Das sind die Fragen die ich mir stelle...

Ihr Einzug bei mir vor etwa einem dreiviertel Jahr ist das nächste Problem. Wegen familiärer Umstände ging es nicht anders, als dass ich ihr vorübergehend ein Dach über dem Kopf angeboten habe. Sie zahlt auch einen kleinen Teil der Miete, das ist schon alles in Ordnung, Geld ist bei mir kein Problem.
Letztens stellte sie mir die Frage, ob sie sich eigentlich dann nach dem Studium eine eigene Wohnung suchen sollte (so wie ursprünglich geplant). Ich kann auf diese Frage nicht antworten, weil ich die Konsequenzen nicht kenne?! Klar hätte ich gerne mal wieder viele Freunde bei mir und mal meine Ruhe, aber das ist derzeit einfach nicht möglich. Ist doch Unsinn, wenn ich Freunde einlade und sie auf der Couch vegetiert...naja gut, das ist vielleicht ein anderes Thema.
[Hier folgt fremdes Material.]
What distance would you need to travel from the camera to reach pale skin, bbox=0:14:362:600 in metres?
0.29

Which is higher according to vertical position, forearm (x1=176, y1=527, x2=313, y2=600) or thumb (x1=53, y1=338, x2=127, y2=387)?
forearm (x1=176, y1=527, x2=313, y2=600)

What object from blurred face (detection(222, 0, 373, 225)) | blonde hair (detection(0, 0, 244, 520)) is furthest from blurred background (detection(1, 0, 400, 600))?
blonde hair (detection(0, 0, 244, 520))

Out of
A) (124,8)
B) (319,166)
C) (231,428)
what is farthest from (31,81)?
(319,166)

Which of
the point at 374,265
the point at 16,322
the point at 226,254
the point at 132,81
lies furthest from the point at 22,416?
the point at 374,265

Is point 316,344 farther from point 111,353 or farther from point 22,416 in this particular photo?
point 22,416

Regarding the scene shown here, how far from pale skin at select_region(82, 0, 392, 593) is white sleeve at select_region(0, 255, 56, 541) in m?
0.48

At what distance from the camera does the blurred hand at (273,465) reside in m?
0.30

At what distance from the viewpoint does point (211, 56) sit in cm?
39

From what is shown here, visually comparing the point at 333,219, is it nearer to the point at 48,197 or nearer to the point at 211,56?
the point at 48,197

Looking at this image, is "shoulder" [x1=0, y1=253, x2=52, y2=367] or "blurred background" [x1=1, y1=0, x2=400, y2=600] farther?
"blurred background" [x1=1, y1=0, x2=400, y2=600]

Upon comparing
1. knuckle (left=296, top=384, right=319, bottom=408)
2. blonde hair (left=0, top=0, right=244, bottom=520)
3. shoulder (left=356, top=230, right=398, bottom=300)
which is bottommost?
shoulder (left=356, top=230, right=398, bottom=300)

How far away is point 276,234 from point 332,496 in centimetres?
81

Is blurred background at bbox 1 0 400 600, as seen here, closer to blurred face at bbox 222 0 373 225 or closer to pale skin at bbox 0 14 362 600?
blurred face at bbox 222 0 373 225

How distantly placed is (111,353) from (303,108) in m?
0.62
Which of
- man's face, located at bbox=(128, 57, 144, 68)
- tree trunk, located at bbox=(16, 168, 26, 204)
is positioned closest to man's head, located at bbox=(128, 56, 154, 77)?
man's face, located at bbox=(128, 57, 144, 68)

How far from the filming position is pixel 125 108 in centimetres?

Ich hoffe vorsichtig (muss auf meine Erwartungshaltung aufpassen), dass sich alles etwas regelt, wenn sie nicht mehr so oft zuhause sitzt, ihre Diplomarbeit und damit ihr Studium fertig hat und letztlich ins Berufsleben durchstartet. So auch der Plan ihrer Therapeutin.

Vielen Dank für alle bisherigen und weiteren Anregungen.